إن الحمد ﷲ نحمده ونستعينه ونستغفره
ونعوذ باﷲ من شرور أنفسنا ومن سيأت أعمالنا من يهده ﷲ فلا مضل له ومن يضلل فلا
هادي له أشهد أن ﻻإله إﻻ ﷲ وأشهد أن محمدا عبده ورسوله
فإن خيرالحديث كتابﷲ وخير الهدي هدي
محمدصلى ﷲ عليه وعلى اله وسلم وشراﻻمور محدثاتها وكل محدثة بدعة وكل بدعة ضلالة
وكل ضلالة فنار
Oleh : Ustadz Aris Munandar
Jika Muhammadiyah terkenal dengan keputusan
Majelis Tarjih maka saudara kita Nahdhiyyin terkenal dengan keputusan Bahtsul
Masail. Keputusan Bahtsul Masail yang paling bergengsi di NU tentu adalah hasil
Bahtsul Masail di muktamar NU. Berikut ini saya kutipkan fatwa resmi NU yang
telah menjadi keputusan resmi muktamar NU.
Teks arab dan terjemahnya saya memakai yang
terdapat dalam buku Ahkam al Fuqaha’ fi Muqarrati Mu’tamarat Nahdhatil Ulama’,
Kumpulan Masalah-Masalah Diniyah dalam Muktamar NU ke-1 s/d 15 yang
diterbitkan oleh Pengurus Besar Nahdhatul Ulama dan Penerbit CV Toha Putra
Semarang.
Buku ini disusun dan dikumpulkan oleh Kyai Abu
Hamdan Abdul Jalil Hamid Kudus, Katib II PB Syuriah NU dan dikoreksi ulang oleh
Abu Razin Ahmad Sahl Mahfuzh Rais Syuriah NU.
Seluruh fatwa yang ada di buku tersebut sudah
dikoreksi oleh tokoh-tokoh Nahdhatul Ulama antara lain J.M (Yang Mulia -ed)
Rois Aam, K.H. Abdul Wahab Khasbullah, J.M. K.H. Bisyri Syamsuri, Ustadz Muhammad
al Kariem Surakarta, K.H. Zubair Umar, Djailani Salatiga, Ustadz Adlan Ali, K.H.
Chalil Jombong dan K.H. Sujuthi Abdul Aziez Rembang.
Pada buku di atas tepatnya pada juz kedua yang
berisi hasil keputusan Muktamar NU kedelapan yang diadakan di Batavia (Jakarta)
pada tanggal 12 Muharram 1352 H atau 7 Mei 1933 H pasnya pada halaman 8-9
tercantum fatwa yang merupakan jawaban pertanyaan yang berasal dari Surabaya
sebagai berikut:
135: ما حكم خروج المرأة لأجل المعاملة مكشوفة الوجه والكفين
والرجلين هل هو حرام أو لا؟ وإن قلتم بالحرمة فهل هناك قول بجوازه لأنه من الضرورة
أو لا؟ (سورابايا)

════════════════

§ Yang Diperlukan
Dalam teks tentang fatwa Muktamar NU di atas, siapa saja tokoh bergelar K.H. yang disebut ikut mengoreksi fatwa-fatwa dalam buku itu?

§ Informasi Tercatat

════════════════

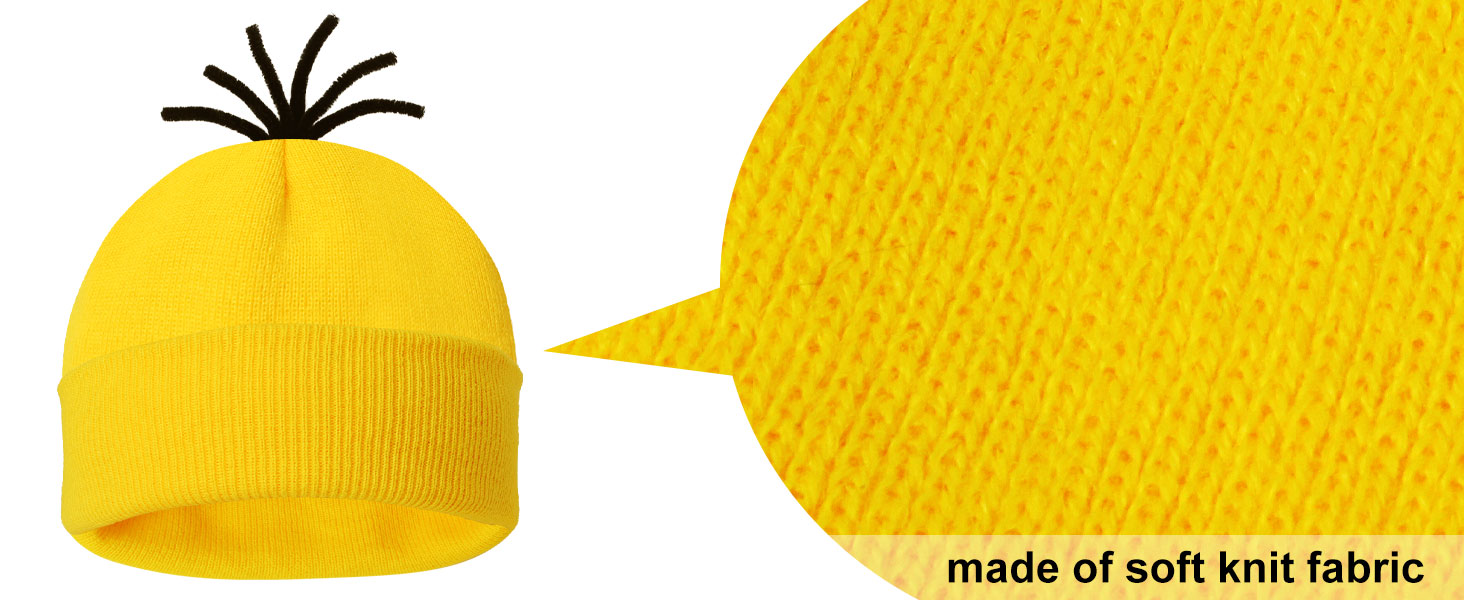 6 Pcs Halloween Costume Accessories for Adult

════════════════

§ Hasil Latihan
- K.H. Abdul Wahab Khasbullah
- K.H. Bisyri Syamsuri
- K.H. Zubair Umar
- K.H. Chalil Jombong
- K.H. Sujuthi Abdul Aziez Rembang